Updated 1:50 p.m. KCET, the Burbank-based independent public television station, announced a reorganization that includes cutting 22 full-time positions, about a fifth of the workforce

KCET spokeswoman Ariel Carpenter said the layoffs are effective immediately, and added that five vacant positions will not be filled. 

The layoffs come after KCET-TV a 2012 merger with Link Media, an independent nonprofit media company. When the merger was announced, then-KCET head Al Jerome was announced as the Chief Executive Officer of  the merged operation, renamed KCETLink. 

In a Friday news release, KCETLink said the layoffs are intended to "maximize operational and financial efficiencies following its merger, and align itself with digital innovation in the rapidly changing media landscape."

Bret Marcus, the Executive Producer of KCET's award-winning news show, SoCal Connected, was among the staff laid off.  Over the last few years the show has won several high-profile journalism awards, including a George Foster Peabody for its series of investigations into the marijuana clinic boom in Los Angeles and an Alfred I. duPont Columbia Award on L.A.'s overcrowded Dependency Court System.

San Francisco-based Link operates the Link TV national satellite network and an international news website.

KCET said the merger fit perfectly with a three-year plan it laid out after leaving the PBS network in January 2011.  When that happened, KCET became the largest independent non-commercial television station in the U.S. and began a new life without popular PBS staples like “Sesame Street” and “PBS NewsHour.”

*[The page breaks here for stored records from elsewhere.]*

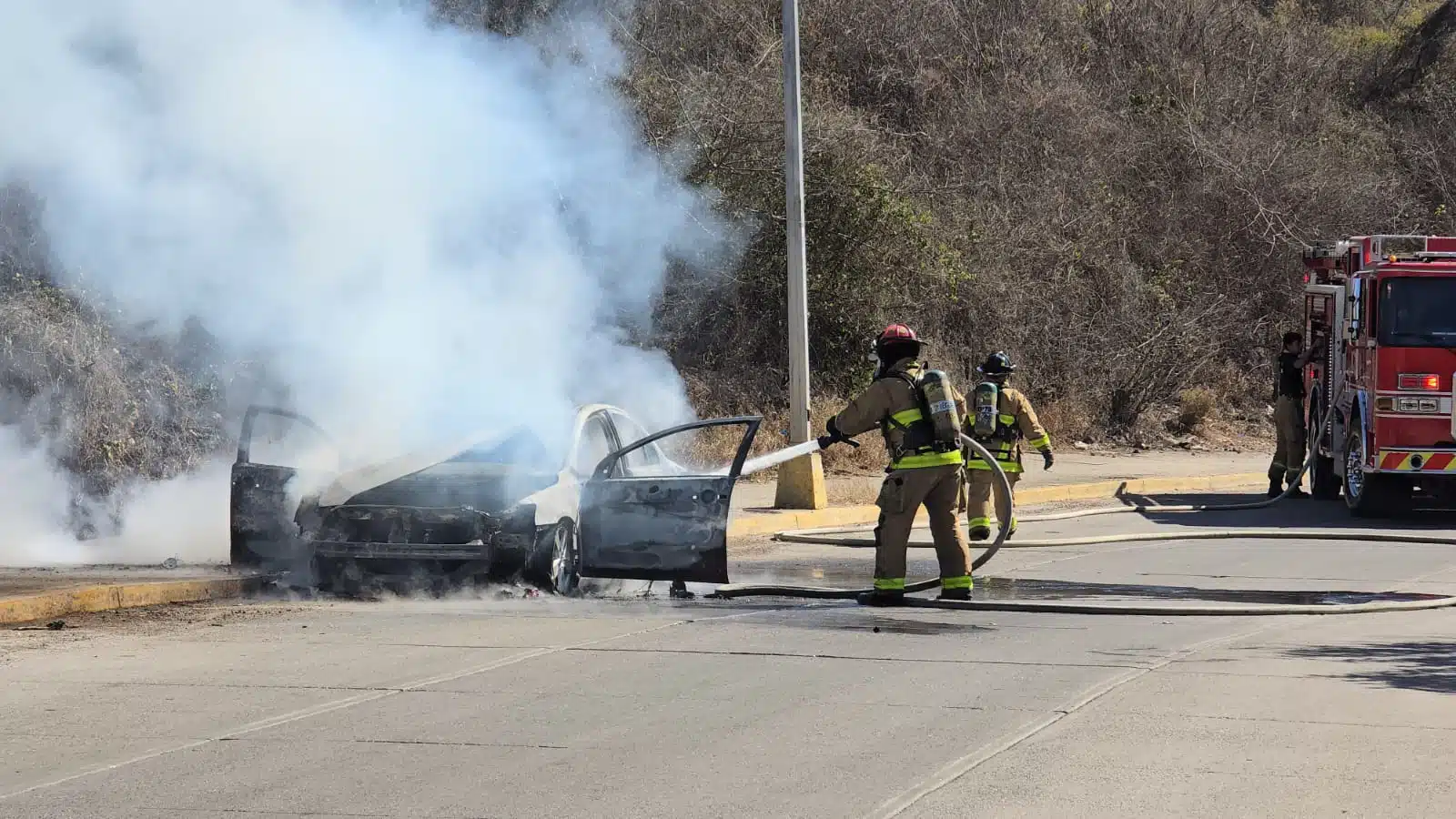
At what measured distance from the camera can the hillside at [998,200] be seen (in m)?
18.4

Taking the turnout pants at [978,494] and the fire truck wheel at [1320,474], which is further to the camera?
the fire truck wheel at [1320,474]

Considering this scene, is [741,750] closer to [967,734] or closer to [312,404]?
[967,734]

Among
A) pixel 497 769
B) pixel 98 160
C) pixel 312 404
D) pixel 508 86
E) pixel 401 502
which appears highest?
pixel 508 86

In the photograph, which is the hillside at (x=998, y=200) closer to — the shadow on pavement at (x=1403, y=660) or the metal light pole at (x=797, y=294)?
the metal light pole at (x=797, y=294)

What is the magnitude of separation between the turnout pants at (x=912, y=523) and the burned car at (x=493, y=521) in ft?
3.22

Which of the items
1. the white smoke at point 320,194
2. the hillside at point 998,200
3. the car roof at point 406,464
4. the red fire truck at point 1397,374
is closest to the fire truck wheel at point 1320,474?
the red fire truck at point 1397,374

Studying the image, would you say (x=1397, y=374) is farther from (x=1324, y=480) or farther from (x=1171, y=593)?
(x=1171, y=593)

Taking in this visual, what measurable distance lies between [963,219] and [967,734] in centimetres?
2275

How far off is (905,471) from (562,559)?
231cm

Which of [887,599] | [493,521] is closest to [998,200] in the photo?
[887,599]

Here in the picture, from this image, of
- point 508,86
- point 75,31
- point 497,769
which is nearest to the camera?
point 497,769

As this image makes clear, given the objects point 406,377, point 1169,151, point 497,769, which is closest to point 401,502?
point 406,377

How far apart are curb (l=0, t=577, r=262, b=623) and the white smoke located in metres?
1.66

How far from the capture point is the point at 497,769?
20.2 feet
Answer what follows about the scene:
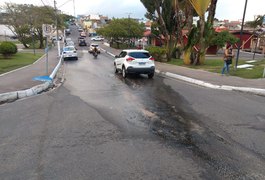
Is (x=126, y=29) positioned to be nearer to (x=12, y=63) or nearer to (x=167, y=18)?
(x=167, y=18)

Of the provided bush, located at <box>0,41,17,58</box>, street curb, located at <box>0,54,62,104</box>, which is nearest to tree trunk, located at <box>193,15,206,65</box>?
street curb, located at <box>0,54,62,104</box>

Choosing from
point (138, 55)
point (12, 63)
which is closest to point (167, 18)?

In merging with Link, KCET said it would continue to air locally produced shows. But its schedule has become increasingly dominated by acquired programs like “Doc Martin” and “Death in Paradise” and international news programming from Al Jazeera English and the BBC. It’s struggling to keep the local programming going.
Los Angeles businessman and civic activist Steve Soboroff calls the loss of "SoCal Connected" disappointing.  

“When L.A. loses great things, it’s not good,” Soboroff said. “They’re taking away great programming and taking away jobs.”
Soboroff has supported KCET in the past but is concerned about how the station has managed its money.

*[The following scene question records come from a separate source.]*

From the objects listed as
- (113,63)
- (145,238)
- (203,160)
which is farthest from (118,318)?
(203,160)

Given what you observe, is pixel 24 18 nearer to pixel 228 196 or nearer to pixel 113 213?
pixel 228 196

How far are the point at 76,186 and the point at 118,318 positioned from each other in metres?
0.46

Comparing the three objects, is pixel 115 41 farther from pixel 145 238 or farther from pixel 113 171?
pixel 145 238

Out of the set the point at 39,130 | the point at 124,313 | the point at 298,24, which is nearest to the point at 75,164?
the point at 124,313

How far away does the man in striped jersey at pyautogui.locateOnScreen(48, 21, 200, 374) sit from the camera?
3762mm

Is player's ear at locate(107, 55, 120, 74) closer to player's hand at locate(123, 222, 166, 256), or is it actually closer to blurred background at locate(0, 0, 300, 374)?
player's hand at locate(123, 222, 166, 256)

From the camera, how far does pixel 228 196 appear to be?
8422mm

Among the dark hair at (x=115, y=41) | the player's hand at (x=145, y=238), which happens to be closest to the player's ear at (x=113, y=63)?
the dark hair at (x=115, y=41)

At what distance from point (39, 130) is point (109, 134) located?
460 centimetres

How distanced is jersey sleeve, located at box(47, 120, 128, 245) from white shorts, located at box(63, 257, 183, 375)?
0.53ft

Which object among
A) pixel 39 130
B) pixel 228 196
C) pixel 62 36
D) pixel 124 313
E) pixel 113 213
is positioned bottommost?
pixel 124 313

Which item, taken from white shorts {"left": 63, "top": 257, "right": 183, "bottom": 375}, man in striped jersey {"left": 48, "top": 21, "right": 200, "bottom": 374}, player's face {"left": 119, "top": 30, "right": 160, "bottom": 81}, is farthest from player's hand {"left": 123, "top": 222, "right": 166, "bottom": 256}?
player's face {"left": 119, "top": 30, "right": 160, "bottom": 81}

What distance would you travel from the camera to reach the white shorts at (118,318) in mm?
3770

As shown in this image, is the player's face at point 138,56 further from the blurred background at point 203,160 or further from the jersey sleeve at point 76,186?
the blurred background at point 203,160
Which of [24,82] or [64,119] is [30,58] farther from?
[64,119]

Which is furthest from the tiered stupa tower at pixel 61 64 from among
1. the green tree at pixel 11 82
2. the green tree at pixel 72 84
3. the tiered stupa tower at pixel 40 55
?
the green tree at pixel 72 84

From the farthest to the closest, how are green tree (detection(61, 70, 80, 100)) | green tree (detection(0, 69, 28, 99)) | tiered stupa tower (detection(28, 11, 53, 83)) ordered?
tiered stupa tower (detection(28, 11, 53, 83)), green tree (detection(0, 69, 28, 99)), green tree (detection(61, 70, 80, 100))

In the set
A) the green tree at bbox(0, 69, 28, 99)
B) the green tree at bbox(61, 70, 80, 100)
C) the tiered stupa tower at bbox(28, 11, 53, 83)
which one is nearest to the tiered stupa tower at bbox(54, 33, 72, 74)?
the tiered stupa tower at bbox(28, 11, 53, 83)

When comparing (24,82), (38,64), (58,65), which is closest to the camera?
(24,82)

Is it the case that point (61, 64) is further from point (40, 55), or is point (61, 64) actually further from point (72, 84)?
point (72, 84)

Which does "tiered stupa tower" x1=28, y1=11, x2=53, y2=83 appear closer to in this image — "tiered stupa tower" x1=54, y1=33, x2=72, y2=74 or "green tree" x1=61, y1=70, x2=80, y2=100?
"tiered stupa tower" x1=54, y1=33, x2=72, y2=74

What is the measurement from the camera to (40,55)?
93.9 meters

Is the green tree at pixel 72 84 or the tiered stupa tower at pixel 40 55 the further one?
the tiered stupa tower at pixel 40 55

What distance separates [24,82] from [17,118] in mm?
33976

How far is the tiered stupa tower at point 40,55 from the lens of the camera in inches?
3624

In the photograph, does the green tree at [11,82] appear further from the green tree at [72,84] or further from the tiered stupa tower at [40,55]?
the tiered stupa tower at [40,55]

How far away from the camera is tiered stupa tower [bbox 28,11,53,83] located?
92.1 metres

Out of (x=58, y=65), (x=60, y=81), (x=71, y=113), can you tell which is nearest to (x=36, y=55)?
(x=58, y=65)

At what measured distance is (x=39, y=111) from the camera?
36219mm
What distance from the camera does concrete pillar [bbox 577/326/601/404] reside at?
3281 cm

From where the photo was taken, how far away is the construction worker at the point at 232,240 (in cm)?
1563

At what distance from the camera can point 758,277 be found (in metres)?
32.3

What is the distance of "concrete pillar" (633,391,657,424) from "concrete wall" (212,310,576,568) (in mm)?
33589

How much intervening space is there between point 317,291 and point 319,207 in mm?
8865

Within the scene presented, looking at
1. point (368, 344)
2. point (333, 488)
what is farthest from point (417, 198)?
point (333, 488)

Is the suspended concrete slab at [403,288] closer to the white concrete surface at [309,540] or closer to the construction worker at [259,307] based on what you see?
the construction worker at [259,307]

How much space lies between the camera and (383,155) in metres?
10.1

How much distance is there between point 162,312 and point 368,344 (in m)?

KCET’s most recent audited financial statements available – for the fiscal year ending June 2012 – show a  net loss of $7.4 million and only $80,000 in cash on hand.  In the previous fiscal year, it posted a net gain of $15 million and finished with $1.5 million in cash on hand.  The financial statement also noted KCET entered into a $5 million revolving line of credit a year ago that was set to expire at the end of last month. 

Two years ago (April 2011), KCET sold its landmark studios to the Church of Scientology for $42 million. A year later, it began broadcasting from new studios with the latest technology called The Pointe in Burbank. Its financial statement indicates that its rent expenses were $2 million in its last fiscal year; in 2015, operating leases will cost KCET more than $3 million a year.

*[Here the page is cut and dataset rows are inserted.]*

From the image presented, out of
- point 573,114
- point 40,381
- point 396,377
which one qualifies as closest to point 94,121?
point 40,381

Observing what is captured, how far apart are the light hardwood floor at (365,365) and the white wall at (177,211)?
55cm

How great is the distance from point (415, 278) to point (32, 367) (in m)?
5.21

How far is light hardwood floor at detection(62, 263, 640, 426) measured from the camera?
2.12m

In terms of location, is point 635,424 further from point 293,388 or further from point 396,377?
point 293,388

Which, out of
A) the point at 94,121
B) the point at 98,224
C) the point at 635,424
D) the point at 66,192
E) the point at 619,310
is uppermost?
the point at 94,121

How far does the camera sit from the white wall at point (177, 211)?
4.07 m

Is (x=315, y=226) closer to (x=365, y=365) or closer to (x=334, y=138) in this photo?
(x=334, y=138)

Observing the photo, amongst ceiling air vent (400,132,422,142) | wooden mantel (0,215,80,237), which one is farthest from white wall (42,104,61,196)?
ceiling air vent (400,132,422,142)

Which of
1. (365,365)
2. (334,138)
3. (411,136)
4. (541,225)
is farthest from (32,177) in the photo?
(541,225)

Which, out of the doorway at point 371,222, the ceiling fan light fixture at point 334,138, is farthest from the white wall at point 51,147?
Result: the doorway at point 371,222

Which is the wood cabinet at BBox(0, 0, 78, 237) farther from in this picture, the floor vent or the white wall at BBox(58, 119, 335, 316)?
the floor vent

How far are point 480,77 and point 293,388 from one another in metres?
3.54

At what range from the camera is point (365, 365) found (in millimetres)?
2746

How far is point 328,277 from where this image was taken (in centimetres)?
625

Many critics, like Soboroff, believe KCET has spent too much on office space and too little on its product and people.
“The optics of it need explanation,” Soboroff said. “They sell this asset at a big price, but on the other hand to follow that up with loss of defining programming, which leads to layoffs really requires an explanation and a plan.”

Tom Thomas, who heads the Station Resource Group, a membership organization that advocates for public broadcasters across the country, said KCET faces similar challenges to other public television stations: Finding a new business model as government support has flattened or declined.  (Note: KPCC is a member of the Station Resource Group, and KPCC CEO Bill Davis is a member of the SRG Board of Directors.).  

“Creating meaningful local content that is valued by the audience is a difficult and costly proposition,” said Thomas.  “KCET has been far more ambitious than many over the years in its commitments to original production, which is part of the continuing financial pressure that they face.”